Other relief in discrimination claims include declarations, injunctions, a variation of contract (in limited circumstances), apologies and retractions.
Fair Work Commission
The FWC is a specialist employment tribunal which is responsible for conciliating and arbitrating collective and individual employment disputes.
As previously noted, the FWC has jurisdiction to conciliate and arbitrate unfair dismissal claims. The conciliation of general protections’ claims is usually commenced in the FWC, which may arbitrate the claim if both parties consent.
Class actions or “representative proceedings” for employment law matters are becoming increasingly common in Australia. Class actions in the Federal Court may be commenced where seven or more people have a claim against the same person. The claims must:(i) be in respect of or arise out of the same, similar or related circumstances; and (ii) give rise to a substantial common issue of law or fact, both being requirements which Australian courts have interpreted broadly to permit representative proceedings. Australian class actions generally operate on an “opt-out” system where all members within the relevant class are bound by the judgment (without needing to obtain their consent to be part of the group) unless they opt out. The court can also order that proceedings should not continue on a representative basis if it is in the interests of justice to do so (for example, where the costs of individual actions would be less than the class action).
In court proceedings, a party is generally entitled to be represented by a legal practitioner. In some employment proceedings, a party is not entitled to be represented, such as claims under the FW Act or a modern award where the amount which may be awarded by the court is less than AUD20,000.
Similarly, a party is not entitled to be represented by a legal practitioner in proceedings before the FWC without the permission of the FWC.
Alternative Dispute Resolution
The parties are generally free to agree to have disputes arising between them determined through arbitration. This includes pre-dispute agreements including employment contracts. Where the parties have agreed to settle a particular dispute through arbitration and an action is nonetheless brought before a court, the court will generally stay those proceedings and instead refer the dispute to arbitration in accordance with that arbitration agreement.
Awarding Attorney’s Fees
The FWC has a general power to order a party to pay the legal costs of another party where (i) the applicant’s claim (or the other party’s response to the claim) was vexatious or without reasonable cause, and (ii) it should have been reasonably apparent to the party that its position in the proceedings had no reasonable prospect of success.

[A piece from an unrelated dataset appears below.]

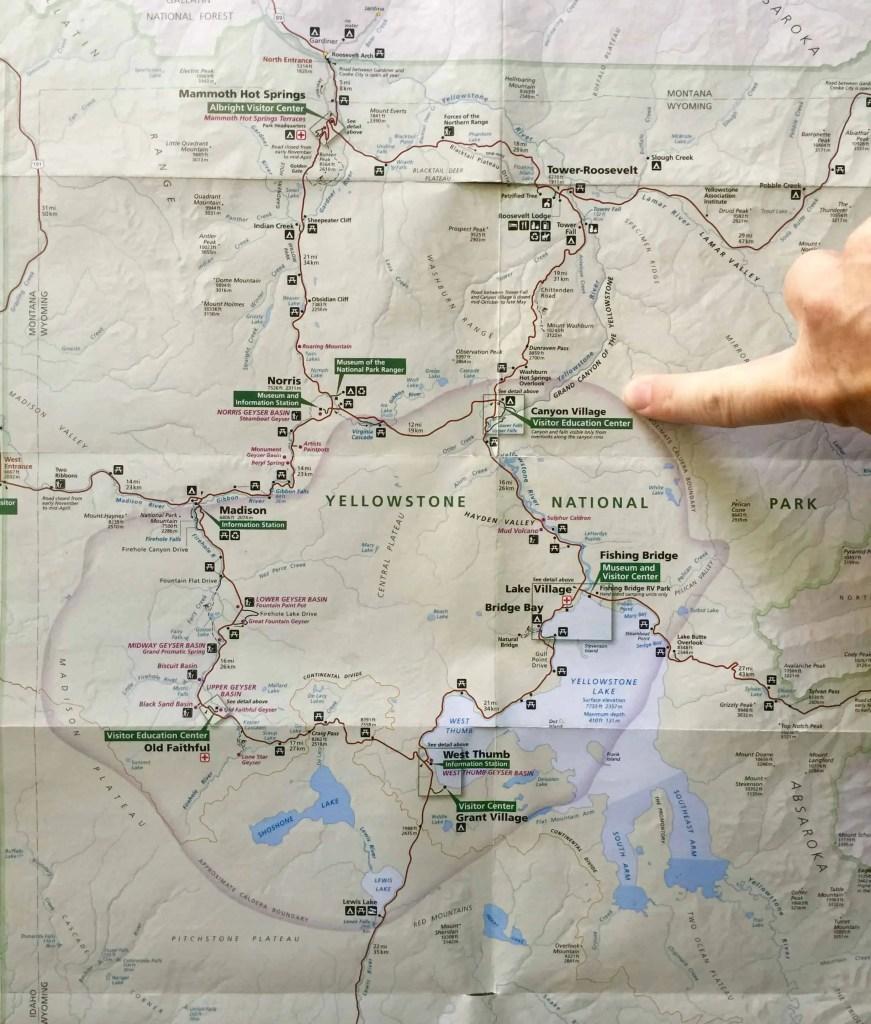 map_yellowstone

The Federal Circuit Court or Federal Court of Australia has similar powers to make an order of costs in favour of the successful party for claims arising out of the FW Act.
The FWC has additional powers to award costs in respect of particular proceedings. For example, the FWC may award costs in respect of an unfair dismissal claim against a party if their unreasonable act of omission in relation to their conduct in the proceedings caused the other party to incur costs.
There are similar limitations on the court’s power to award costs in matters arising under the FW Act (such as a general protections’ claim).
In claims for breach of contract, successful parties may receive a costs award in their favour on an indemnity or party/party basis for claims made in the state, territory or federal courts (see Wrongful Dismissal Claims).